Store Massive Datasets in the Data Lake and Build Self-Service BI¶

IT, the key custodian of data, maintains databases, data warehouses, datamarts, and data lakes to service various enterprise functions like finance, human resources, sales and marketing, supply chain management, product development etc. Yet, IT is blamed by businesses as too slow.

"It's my data, let me have it my way!"

Underneath, we show how Spark and Hive data lakes make self-service BI (even on a individual laptop) a breeze. Everyone is able to go from data acquisition to self-service rich interactive business intelligence dashboards in no longer than 10 minutes. No middlemen have to come between business and their business intelligence solutions. IT must empower business units by delegating BI, not encumber.
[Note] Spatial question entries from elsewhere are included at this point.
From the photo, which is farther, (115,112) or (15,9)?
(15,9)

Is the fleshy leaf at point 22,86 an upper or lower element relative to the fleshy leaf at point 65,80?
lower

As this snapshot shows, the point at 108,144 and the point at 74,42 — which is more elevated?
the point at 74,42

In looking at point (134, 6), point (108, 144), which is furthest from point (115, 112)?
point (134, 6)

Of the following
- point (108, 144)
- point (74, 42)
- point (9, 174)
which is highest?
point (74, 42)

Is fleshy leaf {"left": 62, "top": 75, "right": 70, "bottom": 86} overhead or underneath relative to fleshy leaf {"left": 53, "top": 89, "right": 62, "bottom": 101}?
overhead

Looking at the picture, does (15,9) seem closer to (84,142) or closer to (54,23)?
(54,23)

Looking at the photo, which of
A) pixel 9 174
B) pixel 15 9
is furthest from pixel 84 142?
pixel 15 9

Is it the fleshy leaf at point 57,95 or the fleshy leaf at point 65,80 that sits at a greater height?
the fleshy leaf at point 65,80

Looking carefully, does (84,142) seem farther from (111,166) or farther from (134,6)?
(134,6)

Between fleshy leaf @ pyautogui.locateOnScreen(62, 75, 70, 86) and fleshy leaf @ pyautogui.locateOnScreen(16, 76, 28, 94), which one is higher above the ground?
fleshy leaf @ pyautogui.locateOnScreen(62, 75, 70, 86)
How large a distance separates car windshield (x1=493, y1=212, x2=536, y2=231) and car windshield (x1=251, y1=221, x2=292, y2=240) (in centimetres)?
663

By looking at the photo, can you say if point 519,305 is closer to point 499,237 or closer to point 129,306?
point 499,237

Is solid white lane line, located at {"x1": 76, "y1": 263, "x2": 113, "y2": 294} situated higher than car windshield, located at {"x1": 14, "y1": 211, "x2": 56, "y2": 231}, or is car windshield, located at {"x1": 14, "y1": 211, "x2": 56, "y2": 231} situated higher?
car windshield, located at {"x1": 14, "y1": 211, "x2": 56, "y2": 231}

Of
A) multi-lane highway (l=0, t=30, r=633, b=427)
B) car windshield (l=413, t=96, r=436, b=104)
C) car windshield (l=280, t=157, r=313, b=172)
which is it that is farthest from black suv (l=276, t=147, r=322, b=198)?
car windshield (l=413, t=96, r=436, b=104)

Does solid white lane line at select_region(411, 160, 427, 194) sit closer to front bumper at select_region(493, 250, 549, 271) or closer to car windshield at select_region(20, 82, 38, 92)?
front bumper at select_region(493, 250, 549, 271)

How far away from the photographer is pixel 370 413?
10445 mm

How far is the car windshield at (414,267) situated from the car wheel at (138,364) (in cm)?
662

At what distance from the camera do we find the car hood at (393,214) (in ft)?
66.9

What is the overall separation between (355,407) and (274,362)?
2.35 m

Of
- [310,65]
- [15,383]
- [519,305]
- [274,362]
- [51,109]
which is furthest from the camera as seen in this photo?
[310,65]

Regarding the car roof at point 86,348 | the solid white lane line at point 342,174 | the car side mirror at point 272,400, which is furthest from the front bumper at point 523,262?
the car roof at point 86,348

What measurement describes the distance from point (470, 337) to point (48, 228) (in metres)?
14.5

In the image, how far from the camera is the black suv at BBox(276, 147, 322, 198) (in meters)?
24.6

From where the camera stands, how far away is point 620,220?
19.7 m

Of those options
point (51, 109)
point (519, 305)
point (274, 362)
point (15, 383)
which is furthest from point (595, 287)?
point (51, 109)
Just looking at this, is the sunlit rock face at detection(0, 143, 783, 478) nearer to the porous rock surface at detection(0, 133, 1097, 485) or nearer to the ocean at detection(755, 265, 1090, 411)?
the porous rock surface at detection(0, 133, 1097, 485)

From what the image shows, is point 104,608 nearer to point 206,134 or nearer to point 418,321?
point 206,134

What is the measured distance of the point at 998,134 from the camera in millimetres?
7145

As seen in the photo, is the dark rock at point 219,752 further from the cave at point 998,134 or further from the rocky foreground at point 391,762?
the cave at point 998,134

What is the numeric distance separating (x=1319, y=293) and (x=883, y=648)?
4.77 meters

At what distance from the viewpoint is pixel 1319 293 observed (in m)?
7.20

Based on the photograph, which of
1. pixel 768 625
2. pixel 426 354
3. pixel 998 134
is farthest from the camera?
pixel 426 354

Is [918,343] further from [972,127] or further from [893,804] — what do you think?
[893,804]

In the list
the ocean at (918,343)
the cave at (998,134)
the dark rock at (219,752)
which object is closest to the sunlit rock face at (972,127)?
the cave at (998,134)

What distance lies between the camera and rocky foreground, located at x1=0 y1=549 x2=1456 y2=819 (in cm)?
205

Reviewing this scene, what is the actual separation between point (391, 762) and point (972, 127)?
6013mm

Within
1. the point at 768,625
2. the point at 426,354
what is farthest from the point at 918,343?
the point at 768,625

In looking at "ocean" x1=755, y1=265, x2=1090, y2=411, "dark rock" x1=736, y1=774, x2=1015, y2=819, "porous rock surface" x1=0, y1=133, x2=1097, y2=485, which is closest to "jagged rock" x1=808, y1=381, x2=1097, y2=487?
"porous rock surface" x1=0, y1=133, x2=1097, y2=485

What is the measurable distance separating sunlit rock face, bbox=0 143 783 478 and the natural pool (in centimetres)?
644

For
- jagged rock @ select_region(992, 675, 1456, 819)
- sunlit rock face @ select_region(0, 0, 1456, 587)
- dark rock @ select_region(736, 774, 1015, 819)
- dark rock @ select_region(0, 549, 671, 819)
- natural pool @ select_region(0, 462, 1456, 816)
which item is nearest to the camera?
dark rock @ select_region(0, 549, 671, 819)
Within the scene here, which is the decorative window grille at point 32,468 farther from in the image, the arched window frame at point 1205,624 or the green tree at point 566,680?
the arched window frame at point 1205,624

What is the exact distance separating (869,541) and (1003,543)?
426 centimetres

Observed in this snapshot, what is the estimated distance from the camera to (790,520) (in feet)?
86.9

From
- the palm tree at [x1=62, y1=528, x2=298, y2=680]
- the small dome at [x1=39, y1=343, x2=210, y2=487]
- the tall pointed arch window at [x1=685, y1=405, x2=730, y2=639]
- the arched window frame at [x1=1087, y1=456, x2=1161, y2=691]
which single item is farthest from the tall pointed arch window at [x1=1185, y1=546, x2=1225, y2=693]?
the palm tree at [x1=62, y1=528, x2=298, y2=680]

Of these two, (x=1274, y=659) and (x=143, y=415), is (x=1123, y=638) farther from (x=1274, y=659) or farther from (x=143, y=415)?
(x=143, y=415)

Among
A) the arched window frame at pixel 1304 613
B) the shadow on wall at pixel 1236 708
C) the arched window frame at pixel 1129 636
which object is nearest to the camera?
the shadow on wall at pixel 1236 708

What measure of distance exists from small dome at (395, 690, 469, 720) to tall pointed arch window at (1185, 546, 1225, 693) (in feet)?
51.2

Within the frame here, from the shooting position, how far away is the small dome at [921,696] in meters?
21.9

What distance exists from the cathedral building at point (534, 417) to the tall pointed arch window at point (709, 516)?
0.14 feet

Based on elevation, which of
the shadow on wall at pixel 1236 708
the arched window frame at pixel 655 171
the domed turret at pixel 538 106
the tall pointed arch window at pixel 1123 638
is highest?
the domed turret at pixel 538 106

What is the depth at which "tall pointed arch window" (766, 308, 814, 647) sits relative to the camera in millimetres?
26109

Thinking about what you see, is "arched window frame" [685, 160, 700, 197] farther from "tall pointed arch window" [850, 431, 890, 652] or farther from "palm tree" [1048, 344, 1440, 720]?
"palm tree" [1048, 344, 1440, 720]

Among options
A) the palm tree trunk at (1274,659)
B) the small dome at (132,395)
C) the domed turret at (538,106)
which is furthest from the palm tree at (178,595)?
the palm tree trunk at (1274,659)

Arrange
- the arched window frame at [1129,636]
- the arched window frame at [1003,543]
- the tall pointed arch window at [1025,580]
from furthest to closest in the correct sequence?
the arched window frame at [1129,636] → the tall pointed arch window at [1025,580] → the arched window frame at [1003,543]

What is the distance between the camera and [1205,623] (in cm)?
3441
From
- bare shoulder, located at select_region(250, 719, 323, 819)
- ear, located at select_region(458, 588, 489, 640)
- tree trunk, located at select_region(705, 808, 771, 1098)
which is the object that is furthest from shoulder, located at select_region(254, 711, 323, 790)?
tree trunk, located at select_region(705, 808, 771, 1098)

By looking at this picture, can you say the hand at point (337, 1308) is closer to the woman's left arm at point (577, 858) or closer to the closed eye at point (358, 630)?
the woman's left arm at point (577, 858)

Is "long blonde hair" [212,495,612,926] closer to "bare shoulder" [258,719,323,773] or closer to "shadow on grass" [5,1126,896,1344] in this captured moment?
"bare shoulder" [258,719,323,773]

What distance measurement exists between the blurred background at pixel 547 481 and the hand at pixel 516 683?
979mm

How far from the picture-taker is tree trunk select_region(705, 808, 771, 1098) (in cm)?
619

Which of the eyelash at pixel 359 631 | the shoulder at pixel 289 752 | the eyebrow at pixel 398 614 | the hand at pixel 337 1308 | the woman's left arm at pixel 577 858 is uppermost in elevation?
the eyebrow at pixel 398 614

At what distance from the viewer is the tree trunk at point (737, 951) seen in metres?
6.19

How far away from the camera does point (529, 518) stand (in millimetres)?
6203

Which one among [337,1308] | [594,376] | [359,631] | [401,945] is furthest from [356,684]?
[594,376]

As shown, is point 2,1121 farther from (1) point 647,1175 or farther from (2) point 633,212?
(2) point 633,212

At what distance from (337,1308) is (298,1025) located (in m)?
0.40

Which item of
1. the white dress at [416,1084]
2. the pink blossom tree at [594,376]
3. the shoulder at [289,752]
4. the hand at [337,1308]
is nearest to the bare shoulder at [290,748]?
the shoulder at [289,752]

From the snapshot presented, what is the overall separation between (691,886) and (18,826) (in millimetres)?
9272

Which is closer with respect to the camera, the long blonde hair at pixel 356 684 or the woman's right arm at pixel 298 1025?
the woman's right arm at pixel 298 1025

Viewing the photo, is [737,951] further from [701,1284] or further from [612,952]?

For this quick demo, we will use a sample sales dataset on the tableau website. First initialize the data lake -- specifically the Hive data lake -- for creating and managing persistent tables from Spark.

import findspark
findspark.init()

from pyspark import SparkContext
from pyspark.sql import HiveContext

# Make sure to initialize the HiveContext for persistent managed tables across multiple sessions
# The session (this active notebook) used to write is different from the ODBC session later serving BI platform
if 'sc' not in vars():
    sc = SparkContext()
if 'hiveCtx' not in vars():
    hiveCtx = HiveContext(sc)

Ingest, infer and store the data set in the lake. Again, make sure to create it in the Hive context

# Some preliminary imports
import re
import pandas as pd
import pyspark.sql.functions as F

# Read Excel file from the web and ingest
opportunities = hiveCtx.createDataFrame(
    pd.read_excel(
        'https://community.tableau.com/servlet/JiveServlet/downloadBody/1236-102-1-1149/Sample%20-%20Superstore%20Sales%20(Excel).xls'
    ),
    samplingRatio=1.0)

# Ingest/infer and make names friendly to Hive
opportunities = opportunities.select([
    F.col(col).alias(re.sub('[^0-9a-zA-Z]+', '_', col))
    for col in opportunities.columns
])

# Create a temporary table in the Spark catalog first
opportunities.createOrReplaceTempView("opportunity_tbl")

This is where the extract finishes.